| Information |
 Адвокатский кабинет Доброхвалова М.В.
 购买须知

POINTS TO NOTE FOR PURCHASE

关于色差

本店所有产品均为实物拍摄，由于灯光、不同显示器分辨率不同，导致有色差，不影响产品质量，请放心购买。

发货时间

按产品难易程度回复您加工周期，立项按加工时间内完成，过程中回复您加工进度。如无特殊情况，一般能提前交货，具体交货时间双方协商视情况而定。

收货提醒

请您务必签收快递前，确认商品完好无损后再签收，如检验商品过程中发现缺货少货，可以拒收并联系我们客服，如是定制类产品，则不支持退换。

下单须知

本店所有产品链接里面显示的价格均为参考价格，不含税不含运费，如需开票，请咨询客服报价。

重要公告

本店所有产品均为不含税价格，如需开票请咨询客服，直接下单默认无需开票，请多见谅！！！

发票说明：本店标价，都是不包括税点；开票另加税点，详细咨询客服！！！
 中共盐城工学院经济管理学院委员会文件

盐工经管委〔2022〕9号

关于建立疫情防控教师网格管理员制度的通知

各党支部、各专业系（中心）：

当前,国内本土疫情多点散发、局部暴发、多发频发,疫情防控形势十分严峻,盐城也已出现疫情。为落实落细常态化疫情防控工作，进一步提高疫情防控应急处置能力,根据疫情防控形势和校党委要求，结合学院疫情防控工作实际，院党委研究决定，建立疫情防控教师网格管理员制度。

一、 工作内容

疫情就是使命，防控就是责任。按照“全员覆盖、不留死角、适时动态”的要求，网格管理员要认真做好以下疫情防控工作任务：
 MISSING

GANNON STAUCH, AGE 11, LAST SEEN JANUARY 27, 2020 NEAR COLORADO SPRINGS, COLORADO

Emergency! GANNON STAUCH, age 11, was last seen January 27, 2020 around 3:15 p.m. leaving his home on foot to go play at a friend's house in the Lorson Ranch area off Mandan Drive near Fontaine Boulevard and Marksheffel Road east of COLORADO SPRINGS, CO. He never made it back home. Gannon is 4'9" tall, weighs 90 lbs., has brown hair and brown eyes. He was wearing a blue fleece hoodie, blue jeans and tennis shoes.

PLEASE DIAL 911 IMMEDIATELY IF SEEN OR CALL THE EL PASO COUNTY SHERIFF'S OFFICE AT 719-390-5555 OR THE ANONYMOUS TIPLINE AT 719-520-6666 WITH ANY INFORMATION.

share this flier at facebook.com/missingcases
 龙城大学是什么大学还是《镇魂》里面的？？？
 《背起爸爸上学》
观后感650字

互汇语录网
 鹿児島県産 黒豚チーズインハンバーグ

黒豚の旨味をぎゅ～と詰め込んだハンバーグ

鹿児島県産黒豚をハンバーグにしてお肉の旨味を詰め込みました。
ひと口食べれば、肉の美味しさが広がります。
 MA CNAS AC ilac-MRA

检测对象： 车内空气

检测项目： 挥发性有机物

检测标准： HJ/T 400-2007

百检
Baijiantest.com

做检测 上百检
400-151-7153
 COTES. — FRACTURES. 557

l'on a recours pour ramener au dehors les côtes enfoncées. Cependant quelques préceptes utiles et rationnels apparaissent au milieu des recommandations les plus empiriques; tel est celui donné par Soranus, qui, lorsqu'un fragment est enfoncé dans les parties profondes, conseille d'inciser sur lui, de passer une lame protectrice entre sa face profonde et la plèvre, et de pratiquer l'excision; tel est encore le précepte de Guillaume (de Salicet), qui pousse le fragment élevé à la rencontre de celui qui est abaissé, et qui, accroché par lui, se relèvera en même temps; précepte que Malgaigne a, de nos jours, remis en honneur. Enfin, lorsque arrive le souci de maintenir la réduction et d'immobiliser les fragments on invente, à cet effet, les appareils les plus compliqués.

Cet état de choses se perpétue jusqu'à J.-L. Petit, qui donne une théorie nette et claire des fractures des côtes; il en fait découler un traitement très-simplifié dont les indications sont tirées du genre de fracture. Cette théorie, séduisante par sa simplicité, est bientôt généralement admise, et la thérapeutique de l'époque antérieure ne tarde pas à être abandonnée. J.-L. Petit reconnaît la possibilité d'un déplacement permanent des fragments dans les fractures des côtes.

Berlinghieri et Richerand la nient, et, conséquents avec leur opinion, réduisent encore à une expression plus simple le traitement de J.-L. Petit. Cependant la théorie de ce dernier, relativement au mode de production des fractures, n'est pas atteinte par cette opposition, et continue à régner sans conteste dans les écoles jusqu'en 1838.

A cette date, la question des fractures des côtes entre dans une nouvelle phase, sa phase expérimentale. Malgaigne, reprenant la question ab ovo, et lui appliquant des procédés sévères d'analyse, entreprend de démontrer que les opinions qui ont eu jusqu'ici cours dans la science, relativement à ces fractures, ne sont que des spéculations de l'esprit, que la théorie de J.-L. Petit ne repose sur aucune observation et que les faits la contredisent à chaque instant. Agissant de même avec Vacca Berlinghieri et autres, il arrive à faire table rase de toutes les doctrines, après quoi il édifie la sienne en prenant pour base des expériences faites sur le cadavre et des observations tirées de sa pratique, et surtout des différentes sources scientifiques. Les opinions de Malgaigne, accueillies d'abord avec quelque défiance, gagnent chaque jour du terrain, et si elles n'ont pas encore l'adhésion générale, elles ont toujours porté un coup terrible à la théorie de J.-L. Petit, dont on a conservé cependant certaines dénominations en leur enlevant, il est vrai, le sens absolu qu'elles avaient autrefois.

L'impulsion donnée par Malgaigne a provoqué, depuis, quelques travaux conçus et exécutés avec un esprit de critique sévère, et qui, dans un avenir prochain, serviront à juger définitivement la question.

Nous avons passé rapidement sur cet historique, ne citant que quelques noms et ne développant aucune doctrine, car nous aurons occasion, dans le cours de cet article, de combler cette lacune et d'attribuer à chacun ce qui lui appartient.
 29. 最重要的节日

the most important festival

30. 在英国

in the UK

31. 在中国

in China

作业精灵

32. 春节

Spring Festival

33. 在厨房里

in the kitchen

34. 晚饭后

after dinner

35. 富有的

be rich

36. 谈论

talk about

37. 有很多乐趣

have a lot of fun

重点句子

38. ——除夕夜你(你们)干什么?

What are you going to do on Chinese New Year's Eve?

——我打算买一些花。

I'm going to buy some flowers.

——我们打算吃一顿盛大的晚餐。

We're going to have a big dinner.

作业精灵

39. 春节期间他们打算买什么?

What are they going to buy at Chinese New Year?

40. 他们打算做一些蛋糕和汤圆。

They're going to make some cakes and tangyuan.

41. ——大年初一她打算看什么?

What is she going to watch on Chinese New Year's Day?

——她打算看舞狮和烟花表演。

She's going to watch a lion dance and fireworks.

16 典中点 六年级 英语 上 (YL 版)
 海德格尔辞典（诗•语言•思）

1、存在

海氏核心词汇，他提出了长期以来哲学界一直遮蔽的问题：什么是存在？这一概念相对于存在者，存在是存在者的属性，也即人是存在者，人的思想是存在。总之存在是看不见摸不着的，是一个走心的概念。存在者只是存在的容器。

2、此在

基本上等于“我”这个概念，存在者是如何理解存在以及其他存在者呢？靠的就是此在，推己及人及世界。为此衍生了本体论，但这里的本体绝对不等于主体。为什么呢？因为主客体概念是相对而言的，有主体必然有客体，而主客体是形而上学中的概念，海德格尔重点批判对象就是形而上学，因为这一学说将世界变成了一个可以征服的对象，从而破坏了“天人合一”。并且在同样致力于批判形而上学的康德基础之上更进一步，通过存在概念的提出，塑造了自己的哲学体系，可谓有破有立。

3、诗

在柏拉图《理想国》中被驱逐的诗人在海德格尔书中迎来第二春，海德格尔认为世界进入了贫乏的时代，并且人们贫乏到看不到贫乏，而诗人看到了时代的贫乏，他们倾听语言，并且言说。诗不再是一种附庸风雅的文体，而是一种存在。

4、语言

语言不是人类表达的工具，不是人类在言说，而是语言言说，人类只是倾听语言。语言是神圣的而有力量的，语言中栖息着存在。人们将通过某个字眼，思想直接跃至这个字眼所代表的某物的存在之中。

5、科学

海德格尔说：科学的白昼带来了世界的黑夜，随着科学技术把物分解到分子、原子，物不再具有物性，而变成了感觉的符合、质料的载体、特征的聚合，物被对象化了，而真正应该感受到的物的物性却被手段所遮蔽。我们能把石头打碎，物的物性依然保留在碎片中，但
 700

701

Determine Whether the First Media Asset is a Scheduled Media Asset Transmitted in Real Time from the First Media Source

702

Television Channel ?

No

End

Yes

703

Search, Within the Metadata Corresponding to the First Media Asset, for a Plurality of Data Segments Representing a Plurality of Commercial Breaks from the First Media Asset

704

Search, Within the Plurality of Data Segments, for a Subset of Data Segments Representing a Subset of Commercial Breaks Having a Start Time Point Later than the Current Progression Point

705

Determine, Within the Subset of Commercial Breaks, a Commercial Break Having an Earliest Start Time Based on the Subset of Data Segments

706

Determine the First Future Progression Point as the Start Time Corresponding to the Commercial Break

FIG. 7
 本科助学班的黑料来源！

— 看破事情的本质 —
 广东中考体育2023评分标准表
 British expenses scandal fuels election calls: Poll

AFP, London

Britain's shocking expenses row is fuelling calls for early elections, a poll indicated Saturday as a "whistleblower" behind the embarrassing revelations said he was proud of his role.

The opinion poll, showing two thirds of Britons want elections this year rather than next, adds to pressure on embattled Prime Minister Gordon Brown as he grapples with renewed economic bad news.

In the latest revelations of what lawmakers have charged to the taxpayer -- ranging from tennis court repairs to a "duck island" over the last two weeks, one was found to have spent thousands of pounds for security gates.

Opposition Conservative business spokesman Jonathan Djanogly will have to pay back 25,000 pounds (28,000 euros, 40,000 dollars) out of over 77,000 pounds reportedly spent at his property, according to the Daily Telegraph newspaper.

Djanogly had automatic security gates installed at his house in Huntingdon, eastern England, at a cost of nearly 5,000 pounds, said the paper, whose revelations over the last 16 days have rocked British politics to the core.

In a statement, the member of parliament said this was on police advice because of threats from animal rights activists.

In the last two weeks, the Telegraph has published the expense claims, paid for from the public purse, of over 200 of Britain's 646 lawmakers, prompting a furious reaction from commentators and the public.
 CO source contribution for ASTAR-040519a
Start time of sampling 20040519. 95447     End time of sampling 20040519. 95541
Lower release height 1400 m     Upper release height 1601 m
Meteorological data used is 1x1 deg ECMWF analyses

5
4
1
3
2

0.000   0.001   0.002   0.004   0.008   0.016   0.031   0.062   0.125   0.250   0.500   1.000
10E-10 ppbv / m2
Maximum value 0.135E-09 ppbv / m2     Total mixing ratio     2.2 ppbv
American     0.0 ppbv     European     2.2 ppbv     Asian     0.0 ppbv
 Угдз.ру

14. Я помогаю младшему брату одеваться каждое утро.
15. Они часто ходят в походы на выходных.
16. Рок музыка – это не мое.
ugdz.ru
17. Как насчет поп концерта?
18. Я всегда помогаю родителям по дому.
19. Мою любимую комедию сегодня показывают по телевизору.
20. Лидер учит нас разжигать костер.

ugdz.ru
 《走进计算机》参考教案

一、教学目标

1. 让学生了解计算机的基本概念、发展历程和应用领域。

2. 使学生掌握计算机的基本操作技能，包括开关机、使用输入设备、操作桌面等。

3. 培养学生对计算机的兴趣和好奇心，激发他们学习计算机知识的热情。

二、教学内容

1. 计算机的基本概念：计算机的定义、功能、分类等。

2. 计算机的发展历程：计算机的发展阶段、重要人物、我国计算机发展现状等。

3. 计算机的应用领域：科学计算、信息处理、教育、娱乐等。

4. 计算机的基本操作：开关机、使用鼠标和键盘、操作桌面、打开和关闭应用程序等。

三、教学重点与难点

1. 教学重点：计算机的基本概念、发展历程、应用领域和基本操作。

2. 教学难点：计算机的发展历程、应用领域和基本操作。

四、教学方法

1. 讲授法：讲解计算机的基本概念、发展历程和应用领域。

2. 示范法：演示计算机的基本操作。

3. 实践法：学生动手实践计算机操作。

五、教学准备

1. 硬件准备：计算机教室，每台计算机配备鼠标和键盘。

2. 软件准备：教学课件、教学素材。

| What you have to do |
Your answer should consist only of the lines from the one that holds "1. 计算机的基本概念：计算机的定义、功能、分类等。" to the end of the entries above, both ends included, each repeated exactly.

| Output of the exercise |
1. 计算机的基本概念：计算机的定义、功能、分类等。

2. 计算机的发展历程：计算机的发展阶段、重要人物、我国计算机发展现状等。

3. 计算机的应用领域：科学计算、信息处理、教育、娱乐等。

4. 计算机的基本操作：开关机、使用鼠标和键盘、操作桌面、打开和关闭应用程序等。

三、教学重点与难点

1. 教学重点：计算机的基本概念、发展历程、应用领域和基本操作。

2. 教学难点：计算机的发展历程、应用领域和基本操作。

四、教学方法

1. 讲授法：讲解计算机的基本概念、发展历程和应用领域。

2. 示范法：演示计算机的基本操作。

3. 实践法：学生动手实践计算机操作。

五、教学准备

1. 硬件准备：计算机教室，每台计算机配备鼠标和键盘。

2. 软件准备：教学课件、教学素材。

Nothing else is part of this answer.